THE TASK:
Write out all of the lines below word for word, leaving out the pictures.

---

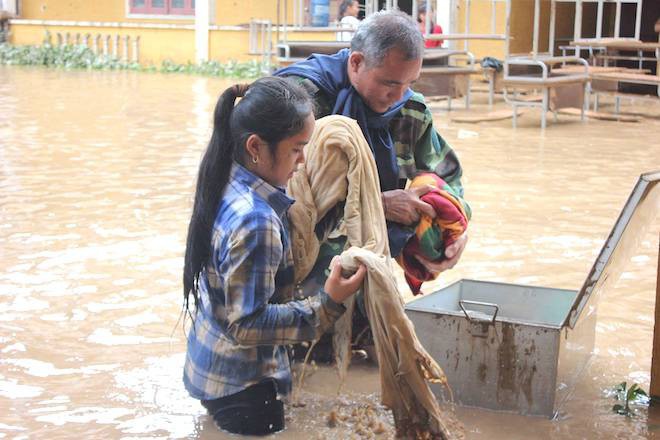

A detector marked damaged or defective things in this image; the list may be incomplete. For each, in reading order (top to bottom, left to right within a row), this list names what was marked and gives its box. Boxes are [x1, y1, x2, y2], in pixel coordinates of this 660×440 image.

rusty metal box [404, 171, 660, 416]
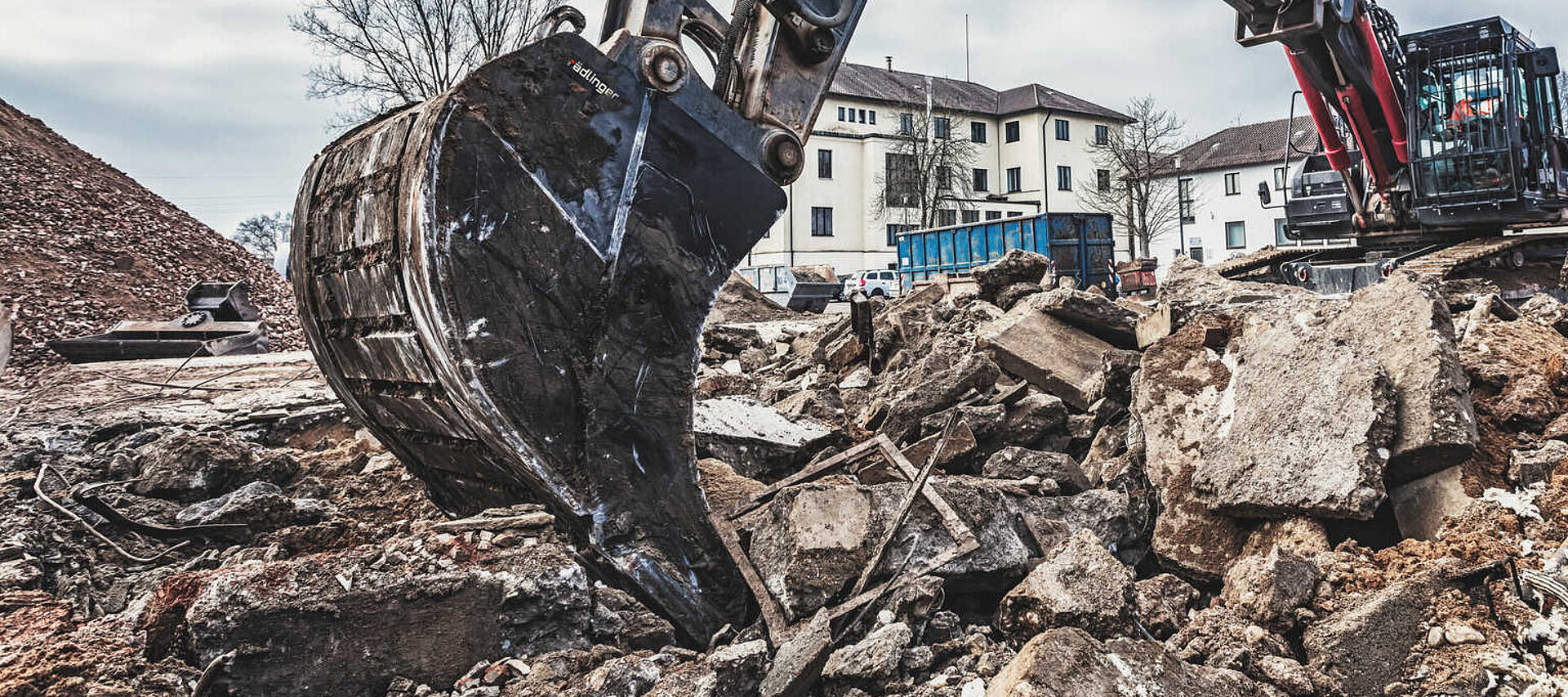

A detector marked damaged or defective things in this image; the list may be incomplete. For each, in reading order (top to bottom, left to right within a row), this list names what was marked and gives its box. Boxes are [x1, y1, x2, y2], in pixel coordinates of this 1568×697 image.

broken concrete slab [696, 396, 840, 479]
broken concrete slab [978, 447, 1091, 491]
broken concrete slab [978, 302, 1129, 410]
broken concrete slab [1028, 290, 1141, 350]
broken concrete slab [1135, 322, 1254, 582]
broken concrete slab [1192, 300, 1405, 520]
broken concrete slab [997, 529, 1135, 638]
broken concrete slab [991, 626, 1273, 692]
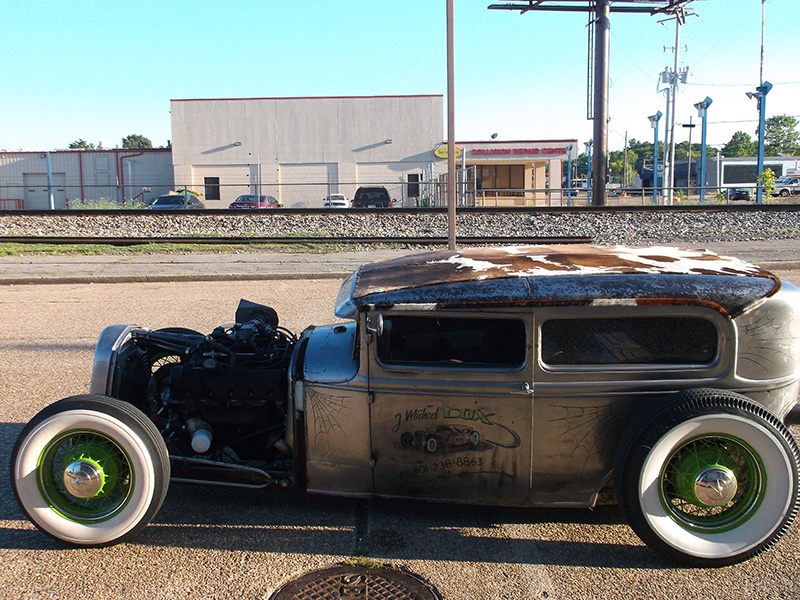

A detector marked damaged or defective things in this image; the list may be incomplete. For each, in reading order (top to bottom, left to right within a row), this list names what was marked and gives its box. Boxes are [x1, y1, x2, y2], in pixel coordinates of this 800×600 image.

---

FULL OUTPUT:
A detector marked damaged or defective things in this image; the list may be incomplete. For each, in reading order (top to bottom, left to right within a row), this list names what was marked and gives its box. Boxes are [x1, y1, x2, y2], in pixel coordinates of this 660×440 image.

rusty metal box [404, 171, 660, 416]

A detector marked damaged or defective things in this image; the list may be incomplete. For each, in reading order (top to bottom, left to right within a row), this list names what was marked and gives its box. Boxes are [x1, y1, x2, y2], in pixel coordinates of this 1568×697 image.

broken concrete slab [696, 396, 840, 479]
broken concrete slab [978, 447, 1091, 491]
broken concrete slab [978, 302, 1129, 410]
broken concrete slab [1028, 290, 1141, 350]
broken concrete slab [1135, 322, 1254, 582]
broken concrete slab [1192, 300, 1405, 520]
broken concrete slab [997, 529, 1135, 638]
broken concrete slab [991, 626, 1273, 692]

A detector marked damaged or defective things in this image; the list may be incomplete. For each, in reading order (top to bottom, left to right within a row), this list names what was marked and gives its box. Boxes are [x1, y1, x2, y2], in pixel coordinates of this 800×600 image.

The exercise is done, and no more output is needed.